START PASSAGE SHOWN

Readings: Acts 3:12-20, 1 Jn. 2:15–3:5 & Lk. 24:36b–48

Today’s reading from the Gospel of Luke, is Luke’s version of Jesus’ appearance to the apostles when they are gathered together in Jerusalem. It is similar in a number of respects to John’s account, but it is also different.

Rather than spending time talking about the similarities and differences between the two versions of this story, I would prefer to talk to you about something that caught my eye in our second reading, which was from the First Letter of John.

Verse 2 of chapter 3 states:

“Beloved, we are God’s children now; what we will be has not yet been revealed.”

What we will be has not yet been revealed. That is what caught my attention.

For several weeks now, my spiritual reflections in the weekly pew sheet have been about the process of spiritual discernment–discerning what God’s will is for us. And that is how this verse in John’s Letter speaks to me. What we will be can only be revealed to us through the process of spiritual discernment.

My Spiritual Director often reminds me, that our purpose in life is to become more ‘Christ–like’. We can never be exactly ‘like Christ’ – because He was both human and divine–but we can become ‘Christ–like’ in both our obedience to God’s will, and in the way that we treat others. To be obedient to God’s will, we must first know what God’s will for us is. And that, requires discernment.

What do I mean when I talk of discernment? Discernment is both a spiritual understanding, and an experiential knowledge, of how God is active in daily life, which is acquired through disciplined spiritual practice. It is faithful living and listening to God’s love and direction so that we can fulfill our individual calling and shared mission.

To discern means first of all to listen to God, to pay attention to God’s active presence, and then to obey God’s prompting, direction, leading, and guidance.

END PASSAGE SHOWN
START INFORMATION SHOWN

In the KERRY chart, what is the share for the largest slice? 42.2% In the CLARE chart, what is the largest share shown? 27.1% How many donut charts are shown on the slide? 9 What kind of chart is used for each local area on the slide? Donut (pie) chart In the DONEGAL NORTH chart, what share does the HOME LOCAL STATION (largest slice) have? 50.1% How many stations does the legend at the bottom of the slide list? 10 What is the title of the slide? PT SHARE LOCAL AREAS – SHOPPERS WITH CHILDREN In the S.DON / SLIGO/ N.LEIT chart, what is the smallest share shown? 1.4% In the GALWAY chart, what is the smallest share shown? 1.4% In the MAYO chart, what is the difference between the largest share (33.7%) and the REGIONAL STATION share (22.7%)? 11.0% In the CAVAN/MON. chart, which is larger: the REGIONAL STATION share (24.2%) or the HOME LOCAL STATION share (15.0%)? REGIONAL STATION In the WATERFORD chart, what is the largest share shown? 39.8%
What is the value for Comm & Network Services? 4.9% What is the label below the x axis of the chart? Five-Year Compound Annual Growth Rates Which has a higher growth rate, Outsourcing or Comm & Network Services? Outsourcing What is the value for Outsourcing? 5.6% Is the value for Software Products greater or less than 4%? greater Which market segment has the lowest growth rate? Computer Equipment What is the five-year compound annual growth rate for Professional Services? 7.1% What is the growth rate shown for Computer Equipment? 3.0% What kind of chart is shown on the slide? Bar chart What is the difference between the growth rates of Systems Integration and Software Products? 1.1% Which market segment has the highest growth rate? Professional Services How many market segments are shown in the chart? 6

END INFORMATION SHOWN

_DIRECTIONS_
A - Decide whether each statement agrees with the passage on discernment. Answer yes or no, and quote the words from the passage that settle it.
(i) The second reading came from the First Letter of John.
(ii) The passage says we can become exactly like Christ.
(iii) Discernment is acquired through disciplined spiritual practice.
B - Answer these questions from the passage on discernment:
(i) Where are the apostles gathered in Luke's account of Jesus' appearance?
(ii) Which verse and chapter of John's Letter are quoted?
(iii) What must we know before we can be obedient to God's will?
C - Retype the stretch of the passage on discernment from "My Spiritual Director" through "and shared mission.".
The material isn't needed for any of this work.

_PER-TASK OUTPUTS_
A -
(i) Yes: "our second reading, which was from the First Letter of John"
(ii) No: "We can never be exactly ‘like Christ’ – because He was both human and divine"
(iii) Yes: "which is acquired through disciplined spiritual practice"

B -
(i) In Jerusalem.
(ii) Verse 2 of chapter 3.
(iii) What God's will for us is.

C -
My Spiritual Director often reminds me, that our purpose in life is to become more ‘Christ–like’. We can never be exactly ‘like Christ’ – because He was both human and divine–but we can become ‘Christ–like’ in both our obedience to God’s will, and in the way that we treat others. To be obedient to God’s will, we must first know what God’s will for us is. And that, requires discernment.

What do I mean when I talk of discernment? Discernment is both a spiritual understanding, and an experiential knowledge, of how God is active in daily life, which is acquired through disciplined spiritual practice. It is faithful living and listening to God’s love and direction so that we can fulfill our individual calling and shared mission.